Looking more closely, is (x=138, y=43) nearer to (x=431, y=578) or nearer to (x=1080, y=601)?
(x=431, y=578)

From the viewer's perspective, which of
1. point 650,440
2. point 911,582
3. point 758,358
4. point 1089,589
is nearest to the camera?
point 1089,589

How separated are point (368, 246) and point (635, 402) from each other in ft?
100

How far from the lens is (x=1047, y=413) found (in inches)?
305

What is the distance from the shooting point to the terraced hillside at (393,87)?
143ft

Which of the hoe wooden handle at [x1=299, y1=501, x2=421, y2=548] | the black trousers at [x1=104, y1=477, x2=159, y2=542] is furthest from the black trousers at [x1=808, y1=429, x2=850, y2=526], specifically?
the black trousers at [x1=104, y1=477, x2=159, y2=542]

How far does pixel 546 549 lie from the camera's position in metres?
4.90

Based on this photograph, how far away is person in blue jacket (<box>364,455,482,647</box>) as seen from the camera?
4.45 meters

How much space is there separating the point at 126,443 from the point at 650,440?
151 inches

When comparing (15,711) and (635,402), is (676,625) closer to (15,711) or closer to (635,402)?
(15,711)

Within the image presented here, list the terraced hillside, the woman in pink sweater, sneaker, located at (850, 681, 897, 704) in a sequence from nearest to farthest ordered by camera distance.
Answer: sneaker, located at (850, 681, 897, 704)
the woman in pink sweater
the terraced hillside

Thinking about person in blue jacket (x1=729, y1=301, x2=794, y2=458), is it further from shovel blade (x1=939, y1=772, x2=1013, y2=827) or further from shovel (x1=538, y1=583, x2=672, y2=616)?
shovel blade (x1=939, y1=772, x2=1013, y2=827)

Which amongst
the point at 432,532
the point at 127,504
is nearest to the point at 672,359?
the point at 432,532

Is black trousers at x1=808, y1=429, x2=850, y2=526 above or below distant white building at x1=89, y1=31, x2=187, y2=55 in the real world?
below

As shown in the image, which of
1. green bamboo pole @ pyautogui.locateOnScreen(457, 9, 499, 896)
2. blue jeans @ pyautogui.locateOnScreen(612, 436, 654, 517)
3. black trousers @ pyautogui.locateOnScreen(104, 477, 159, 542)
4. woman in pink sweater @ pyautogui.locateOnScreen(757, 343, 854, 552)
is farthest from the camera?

────────────────────

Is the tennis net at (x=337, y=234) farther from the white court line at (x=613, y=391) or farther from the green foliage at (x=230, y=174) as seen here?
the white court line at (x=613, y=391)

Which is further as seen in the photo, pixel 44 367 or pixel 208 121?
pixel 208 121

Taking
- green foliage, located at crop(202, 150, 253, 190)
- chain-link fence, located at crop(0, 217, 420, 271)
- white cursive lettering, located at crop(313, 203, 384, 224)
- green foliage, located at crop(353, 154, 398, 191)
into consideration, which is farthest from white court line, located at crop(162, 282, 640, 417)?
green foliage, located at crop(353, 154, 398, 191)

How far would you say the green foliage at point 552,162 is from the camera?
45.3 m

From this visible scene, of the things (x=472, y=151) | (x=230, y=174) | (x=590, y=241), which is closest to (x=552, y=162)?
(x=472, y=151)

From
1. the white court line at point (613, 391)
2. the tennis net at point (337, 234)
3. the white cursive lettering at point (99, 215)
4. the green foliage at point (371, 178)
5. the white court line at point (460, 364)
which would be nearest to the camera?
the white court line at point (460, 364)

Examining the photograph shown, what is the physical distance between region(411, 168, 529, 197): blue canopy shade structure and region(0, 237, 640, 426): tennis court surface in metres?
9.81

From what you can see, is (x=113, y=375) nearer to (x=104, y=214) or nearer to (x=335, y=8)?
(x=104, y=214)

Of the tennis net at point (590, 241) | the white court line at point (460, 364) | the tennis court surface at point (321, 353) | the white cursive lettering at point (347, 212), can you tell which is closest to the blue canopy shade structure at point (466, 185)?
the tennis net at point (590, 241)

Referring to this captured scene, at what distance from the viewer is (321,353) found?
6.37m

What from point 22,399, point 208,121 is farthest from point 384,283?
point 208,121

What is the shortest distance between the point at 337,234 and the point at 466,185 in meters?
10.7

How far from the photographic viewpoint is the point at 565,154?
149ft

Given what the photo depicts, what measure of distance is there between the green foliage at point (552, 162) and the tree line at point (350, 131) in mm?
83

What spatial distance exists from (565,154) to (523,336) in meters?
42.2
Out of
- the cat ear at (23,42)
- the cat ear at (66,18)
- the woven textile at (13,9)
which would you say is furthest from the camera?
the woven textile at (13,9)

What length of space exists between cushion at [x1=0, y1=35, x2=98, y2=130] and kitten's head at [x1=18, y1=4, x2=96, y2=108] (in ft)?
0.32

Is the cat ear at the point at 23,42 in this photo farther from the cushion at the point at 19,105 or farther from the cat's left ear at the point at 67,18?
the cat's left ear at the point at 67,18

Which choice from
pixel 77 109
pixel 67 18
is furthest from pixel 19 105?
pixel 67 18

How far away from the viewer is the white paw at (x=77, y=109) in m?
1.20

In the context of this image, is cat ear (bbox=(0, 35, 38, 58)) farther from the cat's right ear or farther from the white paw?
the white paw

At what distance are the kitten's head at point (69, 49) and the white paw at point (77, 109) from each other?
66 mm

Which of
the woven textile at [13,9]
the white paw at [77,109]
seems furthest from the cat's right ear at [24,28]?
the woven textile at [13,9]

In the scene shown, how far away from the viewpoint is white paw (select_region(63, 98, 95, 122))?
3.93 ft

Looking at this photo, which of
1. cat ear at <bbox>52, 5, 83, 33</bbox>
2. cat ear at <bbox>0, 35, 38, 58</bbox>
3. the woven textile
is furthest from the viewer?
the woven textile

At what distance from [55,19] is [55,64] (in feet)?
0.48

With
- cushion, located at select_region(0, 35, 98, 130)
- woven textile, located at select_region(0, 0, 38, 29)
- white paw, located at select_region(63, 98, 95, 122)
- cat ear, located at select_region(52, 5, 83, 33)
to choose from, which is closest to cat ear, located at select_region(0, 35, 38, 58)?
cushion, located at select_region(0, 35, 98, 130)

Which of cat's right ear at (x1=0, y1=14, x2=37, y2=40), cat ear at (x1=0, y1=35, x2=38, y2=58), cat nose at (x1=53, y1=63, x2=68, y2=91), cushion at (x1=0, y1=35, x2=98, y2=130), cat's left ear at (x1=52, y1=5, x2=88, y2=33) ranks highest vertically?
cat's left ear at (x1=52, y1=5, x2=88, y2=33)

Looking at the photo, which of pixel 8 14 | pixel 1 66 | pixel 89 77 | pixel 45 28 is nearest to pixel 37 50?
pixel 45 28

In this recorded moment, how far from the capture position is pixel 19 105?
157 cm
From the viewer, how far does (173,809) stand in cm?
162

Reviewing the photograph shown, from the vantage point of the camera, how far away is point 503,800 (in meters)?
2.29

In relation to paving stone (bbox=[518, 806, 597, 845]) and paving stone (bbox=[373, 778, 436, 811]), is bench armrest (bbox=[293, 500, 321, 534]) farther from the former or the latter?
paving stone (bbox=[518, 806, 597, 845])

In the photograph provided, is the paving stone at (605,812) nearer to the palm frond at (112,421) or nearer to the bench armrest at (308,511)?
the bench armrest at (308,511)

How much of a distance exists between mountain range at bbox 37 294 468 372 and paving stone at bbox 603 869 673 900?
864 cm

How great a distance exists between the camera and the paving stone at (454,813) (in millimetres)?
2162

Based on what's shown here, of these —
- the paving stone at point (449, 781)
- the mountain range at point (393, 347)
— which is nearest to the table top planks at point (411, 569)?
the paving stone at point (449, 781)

────────────────────

#### EXERCISE DIRECTIONS:
Pick out every line in the records above that contains the word "viewer", and copy each one.

#### EXPECTED ANSWER:
From the viewer's perspective, which of
Referring to this captured scene, at what distance from the viewer is (321,353) found?
How far away from the viewer is the white paw at (x=77, y=109) in m?
is furthest from the viewer?
From the viewer, how far does (173,809) stand in cm?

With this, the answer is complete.